— Your goal —
Copy exactly, and only, the lines from the line containing "How far is the orange" through the last line of the records below, both included.
====================
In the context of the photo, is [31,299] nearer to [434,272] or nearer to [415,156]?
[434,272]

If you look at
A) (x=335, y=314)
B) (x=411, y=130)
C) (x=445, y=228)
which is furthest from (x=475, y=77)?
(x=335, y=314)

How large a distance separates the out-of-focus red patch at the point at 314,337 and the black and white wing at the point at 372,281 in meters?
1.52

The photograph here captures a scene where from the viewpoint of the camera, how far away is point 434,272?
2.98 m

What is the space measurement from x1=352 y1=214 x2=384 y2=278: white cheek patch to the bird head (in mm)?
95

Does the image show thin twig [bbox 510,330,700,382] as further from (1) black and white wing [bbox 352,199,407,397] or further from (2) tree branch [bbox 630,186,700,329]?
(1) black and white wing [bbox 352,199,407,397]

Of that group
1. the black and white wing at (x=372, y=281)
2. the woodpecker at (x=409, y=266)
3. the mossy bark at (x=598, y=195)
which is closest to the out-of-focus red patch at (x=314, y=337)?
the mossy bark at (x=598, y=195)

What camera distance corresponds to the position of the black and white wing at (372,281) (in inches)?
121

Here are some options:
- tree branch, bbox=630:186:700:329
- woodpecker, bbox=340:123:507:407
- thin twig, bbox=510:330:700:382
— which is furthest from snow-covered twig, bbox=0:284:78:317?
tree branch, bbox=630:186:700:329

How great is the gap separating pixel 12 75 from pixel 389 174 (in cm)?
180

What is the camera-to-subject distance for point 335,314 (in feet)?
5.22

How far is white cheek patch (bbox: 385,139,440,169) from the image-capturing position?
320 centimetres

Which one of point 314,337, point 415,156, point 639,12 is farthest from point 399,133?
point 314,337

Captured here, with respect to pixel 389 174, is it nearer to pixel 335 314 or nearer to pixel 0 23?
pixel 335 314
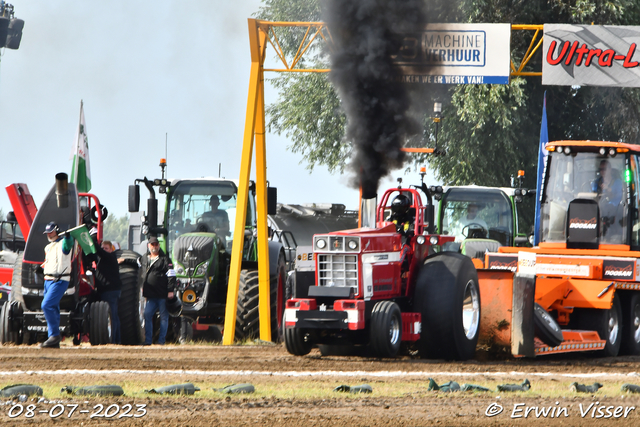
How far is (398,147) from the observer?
39.7 feet

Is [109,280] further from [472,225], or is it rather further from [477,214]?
[477,214]

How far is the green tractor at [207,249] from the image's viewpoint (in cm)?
1402

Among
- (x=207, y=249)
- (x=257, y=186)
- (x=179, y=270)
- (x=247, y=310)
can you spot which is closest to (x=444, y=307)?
(x=247, y=310)

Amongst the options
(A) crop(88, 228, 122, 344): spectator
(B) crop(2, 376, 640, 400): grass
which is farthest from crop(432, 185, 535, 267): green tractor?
(B) crop(2, 376, 640, 400): grass

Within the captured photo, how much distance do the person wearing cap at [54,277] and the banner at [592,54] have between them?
9152mm

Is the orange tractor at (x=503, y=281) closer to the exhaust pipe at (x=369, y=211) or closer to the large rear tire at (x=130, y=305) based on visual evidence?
the exhaust pipe at (x=369, y=211)

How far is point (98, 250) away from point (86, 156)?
15.8ft

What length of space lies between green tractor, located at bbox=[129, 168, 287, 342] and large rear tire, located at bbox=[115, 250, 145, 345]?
64 cm

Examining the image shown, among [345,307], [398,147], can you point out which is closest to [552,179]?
[398,147]

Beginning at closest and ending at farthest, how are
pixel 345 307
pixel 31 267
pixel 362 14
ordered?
pixel 345 307 → pixel 31 267 → pixel 362 14

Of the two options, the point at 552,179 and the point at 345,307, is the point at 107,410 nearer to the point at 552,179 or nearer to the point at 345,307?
the point at 345,307

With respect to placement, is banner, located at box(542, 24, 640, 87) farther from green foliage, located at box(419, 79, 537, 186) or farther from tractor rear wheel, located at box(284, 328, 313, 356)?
tractor rear wheel, located at box(284, 328, 313, 356)

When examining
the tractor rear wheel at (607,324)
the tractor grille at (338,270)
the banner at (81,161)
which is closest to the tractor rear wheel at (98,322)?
the tractor grille at (338,270)

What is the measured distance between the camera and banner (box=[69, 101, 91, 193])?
16.6 metres
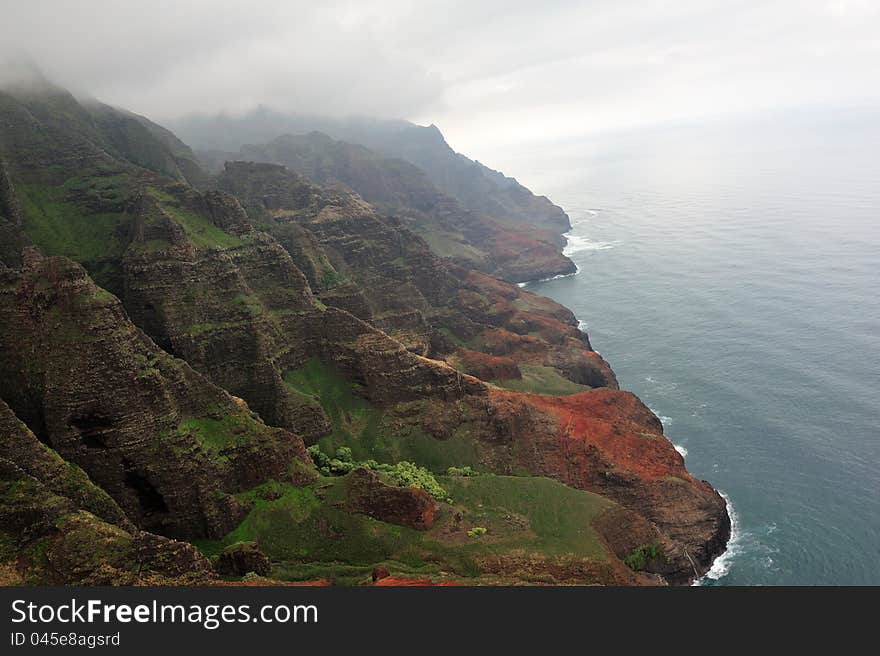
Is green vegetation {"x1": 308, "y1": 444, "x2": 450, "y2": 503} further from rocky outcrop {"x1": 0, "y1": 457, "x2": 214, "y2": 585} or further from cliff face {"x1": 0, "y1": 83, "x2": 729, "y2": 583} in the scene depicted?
rocky outcrop {"x1": 0, "y1": 457, "x2": 214, "y2": 585}

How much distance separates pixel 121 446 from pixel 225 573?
62.6 feet

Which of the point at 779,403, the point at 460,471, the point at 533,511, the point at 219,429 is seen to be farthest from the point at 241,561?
the point at 779,403

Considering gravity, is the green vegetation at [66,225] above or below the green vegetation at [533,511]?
above

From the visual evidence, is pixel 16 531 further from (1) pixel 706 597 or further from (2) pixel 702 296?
(2) pixel 702 296

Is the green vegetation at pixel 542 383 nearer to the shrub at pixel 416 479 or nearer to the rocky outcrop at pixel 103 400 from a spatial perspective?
the shrub at pixel 416 479

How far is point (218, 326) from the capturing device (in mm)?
92750

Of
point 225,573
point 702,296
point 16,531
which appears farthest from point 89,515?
point 702,296

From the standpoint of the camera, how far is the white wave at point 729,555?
87.3 metres

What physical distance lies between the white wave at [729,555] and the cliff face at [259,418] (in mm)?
1487

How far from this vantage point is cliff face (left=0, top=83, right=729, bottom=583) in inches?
2665

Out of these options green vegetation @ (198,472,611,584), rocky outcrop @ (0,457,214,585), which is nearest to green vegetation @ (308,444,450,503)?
green vegetation @ (198,472,611,584)

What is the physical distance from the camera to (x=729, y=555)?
9062 centimetres

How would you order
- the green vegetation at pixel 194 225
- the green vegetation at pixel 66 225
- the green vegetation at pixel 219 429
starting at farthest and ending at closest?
the green vegetation at pixel 194 225
the green vegetation at pixel 66 225
the green vegetation at pixel 219 429

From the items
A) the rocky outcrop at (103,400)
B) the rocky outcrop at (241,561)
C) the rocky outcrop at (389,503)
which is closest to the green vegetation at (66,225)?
the rocky outcrop at (103,400)
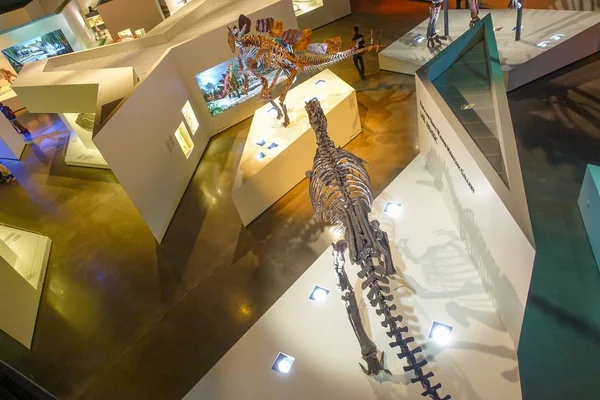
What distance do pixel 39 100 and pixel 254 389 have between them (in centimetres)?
674

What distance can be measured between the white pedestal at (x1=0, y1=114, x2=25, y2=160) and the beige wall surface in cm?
447

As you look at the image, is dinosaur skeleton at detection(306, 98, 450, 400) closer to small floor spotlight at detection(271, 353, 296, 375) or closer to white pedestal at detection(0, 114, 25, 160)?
small floor spotlight at detection(271, 353, 296, 375)

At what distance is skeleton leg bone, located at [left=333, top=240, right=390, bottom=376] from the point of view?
13.5 ft

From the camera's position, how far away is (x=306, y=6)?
13211mm

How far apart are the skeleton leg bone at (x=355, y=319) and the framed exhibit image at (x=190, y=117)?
5.32 m

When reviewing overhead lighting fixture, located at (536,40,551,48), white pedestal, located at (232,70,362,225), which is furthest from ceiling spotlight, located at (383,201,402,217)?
overhead lighting fixture, located at (536,40,551,48)

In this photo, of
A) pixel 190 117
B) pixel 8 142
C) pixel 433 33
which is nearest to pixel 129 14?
pixel 8 142

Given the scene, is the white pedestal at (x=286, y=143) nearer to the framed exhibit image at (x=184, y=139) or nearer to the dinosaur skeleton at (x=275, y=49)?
the dinosaur skeleton at (x=275, y=49)

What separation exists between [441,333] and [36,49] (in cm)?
1454

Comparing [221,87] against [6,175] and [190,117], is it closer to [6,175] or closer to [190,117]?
[190,117]

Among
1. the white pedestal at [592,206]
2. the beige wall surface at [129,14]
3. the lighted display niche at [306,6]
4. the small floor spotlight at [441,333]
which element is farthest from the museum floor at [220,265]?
the beige wall surface at [129,14]

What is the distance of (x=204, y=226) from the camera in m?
7.33

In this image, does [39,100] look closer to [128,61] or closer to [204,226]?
[128,61]

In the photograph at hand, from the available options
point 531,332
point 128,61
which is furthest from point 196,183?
point 531,332
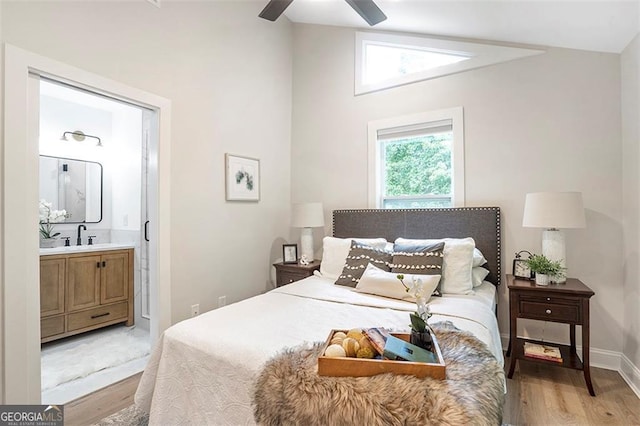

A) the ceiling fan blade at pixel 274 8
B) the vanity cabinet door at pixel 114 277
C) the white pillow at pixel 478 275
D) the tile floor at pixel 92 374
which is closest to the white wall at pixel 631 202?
the white pillow at pixel 478 275

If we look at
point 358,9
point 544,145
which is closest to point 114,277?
point 358,9

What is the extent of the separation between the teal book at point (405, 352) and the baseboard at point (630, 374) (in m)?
2.03

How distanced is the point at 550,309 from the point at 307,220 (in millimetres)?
2201

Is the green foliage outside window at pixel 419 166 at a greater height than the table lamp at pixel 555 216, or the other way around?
the green foliage outside window at pixel 419 166

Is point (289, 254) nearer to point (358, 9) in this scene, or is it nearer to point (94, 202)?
point (358, 9)

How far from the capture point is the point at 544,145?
267 cm

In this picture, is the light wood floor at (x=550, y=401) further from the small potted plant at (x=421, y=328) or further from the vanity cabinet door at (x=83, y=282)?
the vanity cabinet door at (x=83, y=282)

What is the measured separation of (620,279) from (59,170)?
223 inches

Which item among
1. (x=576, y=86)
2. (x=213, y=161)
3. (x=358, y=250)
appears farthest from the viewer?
(x=213, y=161)

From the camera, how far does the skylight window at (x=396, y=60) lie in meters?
3.19

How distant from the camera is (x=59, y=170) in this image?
12.1ft

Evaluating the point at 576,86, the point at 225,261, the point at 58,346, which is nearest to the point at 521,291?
the point at 576,86

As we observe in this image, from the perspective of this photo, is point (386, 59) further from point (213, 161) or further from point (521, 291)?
point (521, 291)

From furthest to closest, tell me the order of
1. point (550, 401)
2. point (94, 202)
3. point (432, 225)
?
1. point (94, 202)
2. point (432, 225)
3. point (550, 401)
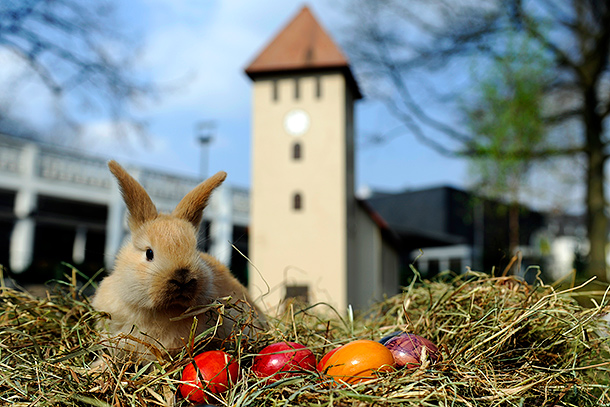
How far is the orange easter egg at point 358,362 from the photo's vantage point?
63.9 inches

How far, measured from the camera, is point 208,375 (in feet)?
5.36

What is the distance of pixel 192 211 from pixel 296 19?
1683cm

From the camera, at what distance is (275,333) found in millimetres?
2047

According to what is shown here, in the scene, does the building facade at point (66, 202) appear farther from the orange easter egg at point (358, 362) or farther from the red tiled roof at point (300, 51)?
the orange easter egg at point (358, 362)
====================
— Response to this task —
How far is the orange easter egg at point 358,362 from the photo's vantage point?
63.9 inches

How far, measured from the camera, is point 208,375 (in feet)?
5.36

What is the distance of pixel 192 211 from pixel 296 19?
1683cm

From the camera, at what distance is (275,333) found in millimetres?
2047

According to what is shown here, in the scene, does the building facade at point (66, 202) appear farther from the orange easter egg at point (358, 362) or farther from the red tiled roof at point (300, 51)?
the orange easter egg at point (358, 362)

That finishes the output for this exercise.